(i) \(\frac{1351}{1250}\) = \(\frac{1351}{5^4\times2}\)

We know 2 and 5 are not the factors of 1351. 

So, the given rational is in its simplest form. 

And it is of the form (2^m × 5ⁿ) for some integers m, n. 

So, the given number is a terminating decimal.

∴ \(\frac{1351}{5^4\times2}\) = \(\frac{1351\times2}{5^4\times2^4}\) = \(\frac{10808}{10000}\) = 1.0808

(ii) \(\frac{2017}{250}\) = \(\frac{2017}{5^3\times2}\)

We know 2 and 5 are not the factors of 2017. 

So, the given rational is in its simplest form. 

And it is of the form (2^m × 5ⁿ) for some integers m, n. 

So, the given rational number is a terminating decimal.

∴ \(\frac{2017}{5^3\times2}\) = \(\frac{2017\times2^2}{5^3\times2^3}\) = \(\frac{8068}{1000}\) = 8.068

(iii) \(\frac{3219}{1800}\) = \(\frac{3219}{2^3\times5^2\times3^2}\)

We know 2, 3 and 5 are not the factors of 3219. 

So, the given rational is in its simplest form. 

∴ (2³ × 5² × 3² ) ≠ (2^m × 5ⁿ) for some integers m, n.

Hence, \(\frac{3219}{1800}\) is not a terminating decimal.
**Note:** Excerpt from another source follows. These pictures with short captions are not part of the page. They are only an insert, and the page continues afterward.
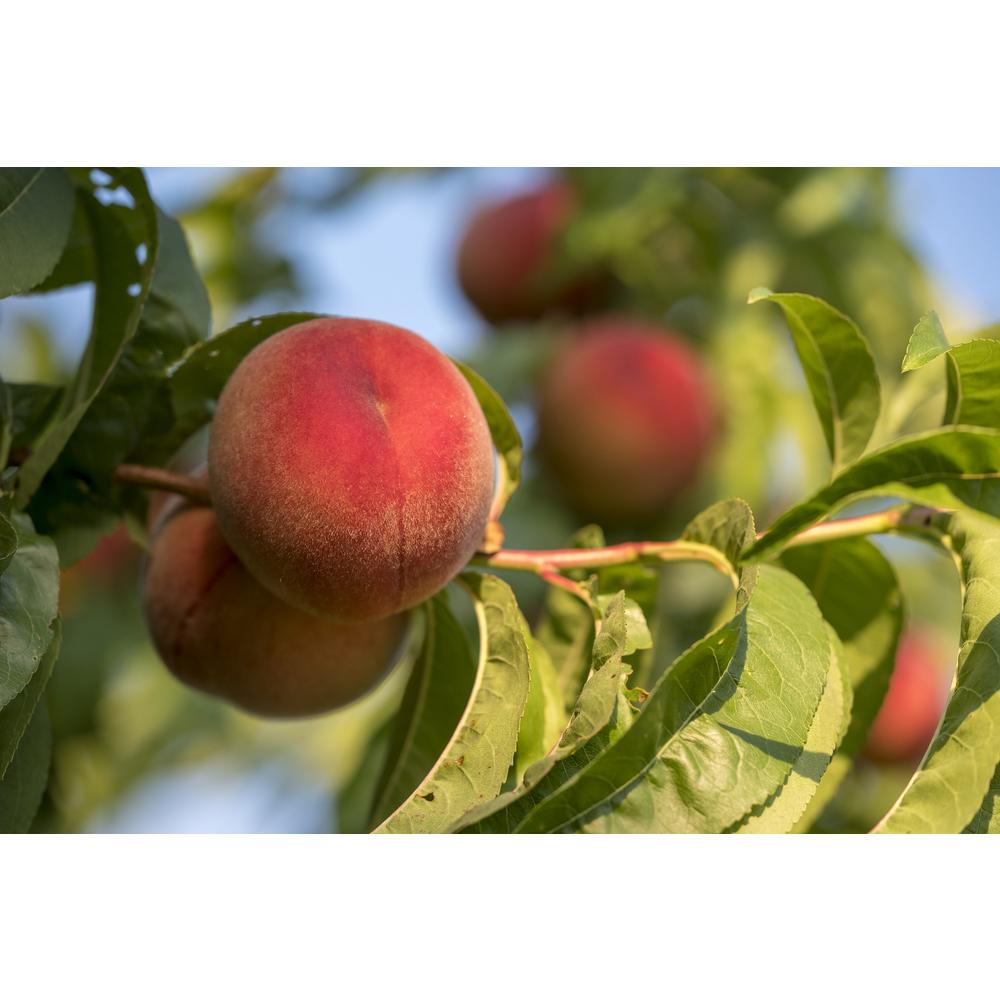 Online Orchards White Gold Peach Tree Bare Root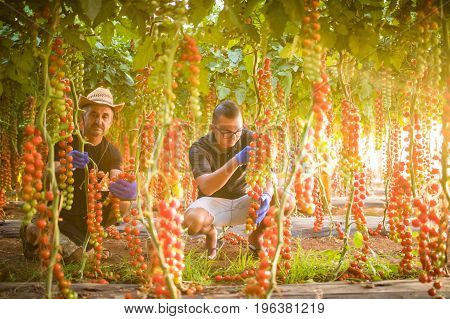 Two Men Agriculture Workers Cheking And Collect Harvest Of Cherry Tomato In Greenhouse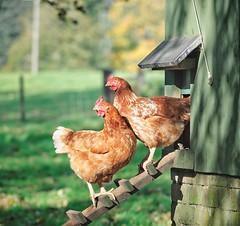 eggs organic grading ams freerange gradea cagefree pastureraised gradeshield gradestandards raisedwithoutantibiotics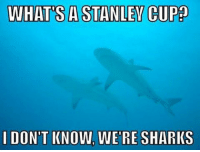 The team that wanted it more won. gg oilers and goodnight Instagram: WHATS A STANLEY CUP  I DON'T KNOW, WERE SHARKS The team that wanted it more won. gg oilers and goodnight Instagram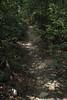 sunny path (Molly Des Jardin) Tags: park trees light shadow plants usa sun green leaves forest rocks state pennsylvania earth path sunny dirt dappled 2014 undergrowth susquehannock drumore 43215mm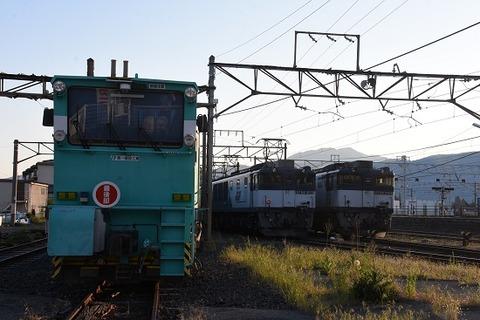 DSC_3968-1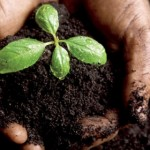 Comment fabriquer du compost. Trucs et astuces bio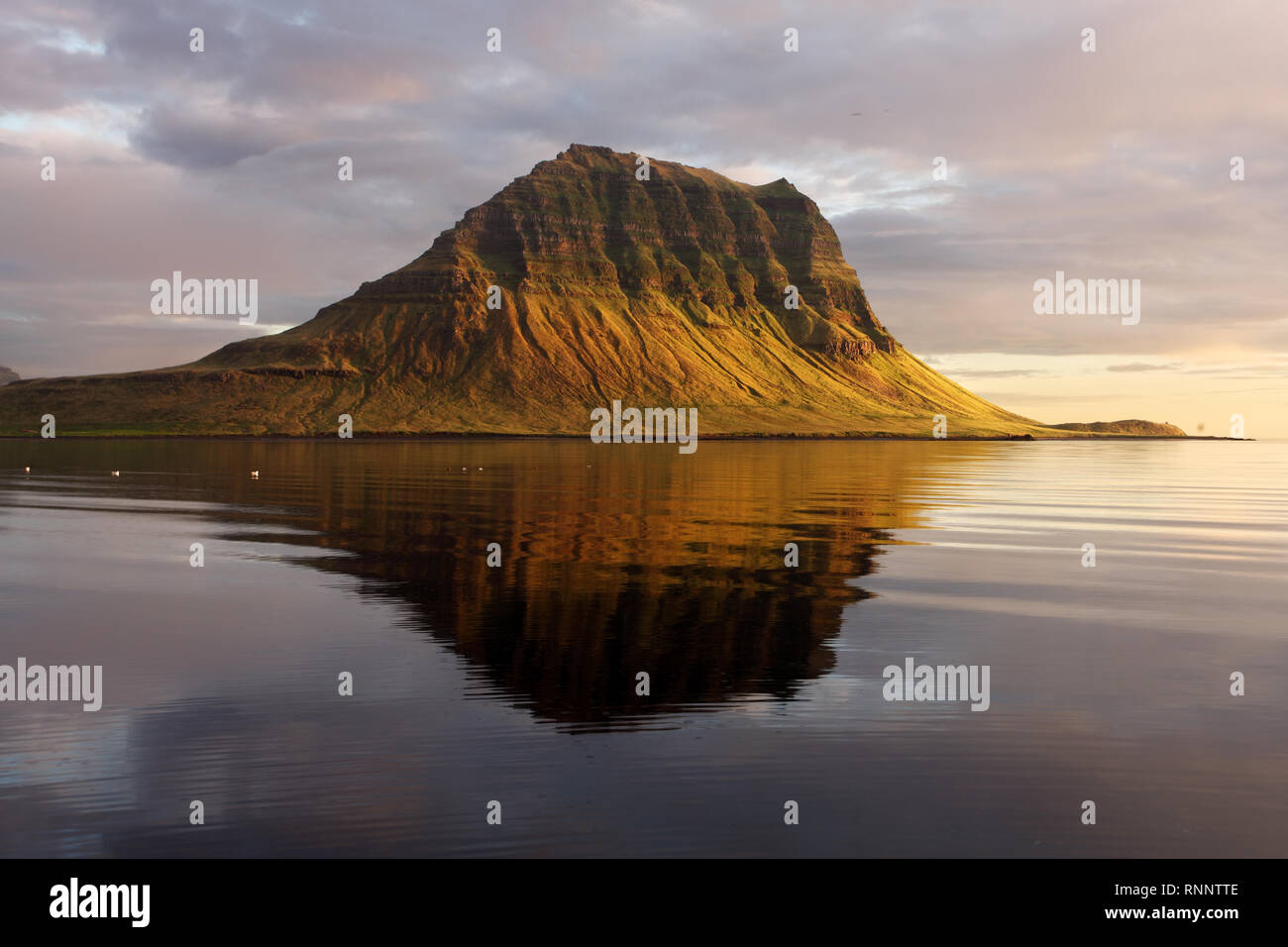 Erloschene Vulkan in Island. Mount Kirkjufell in der Halbinsel Snaefellsnes, Island. Stockbild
\(\frac{3219}{1800}\) = 1.78833333….

Thus, it is a repeating decimal.

\(\frac{1723}{625}\) = \(\frac{1723}{5^4}\)

We know 5 is not a factor of 1723. 

So, the given rational number is in its simplest form. 

And it is not of the form (2^m × 5ⁿ)

Hence, \(\frac{1723}{625}\)is not a terminating decimal.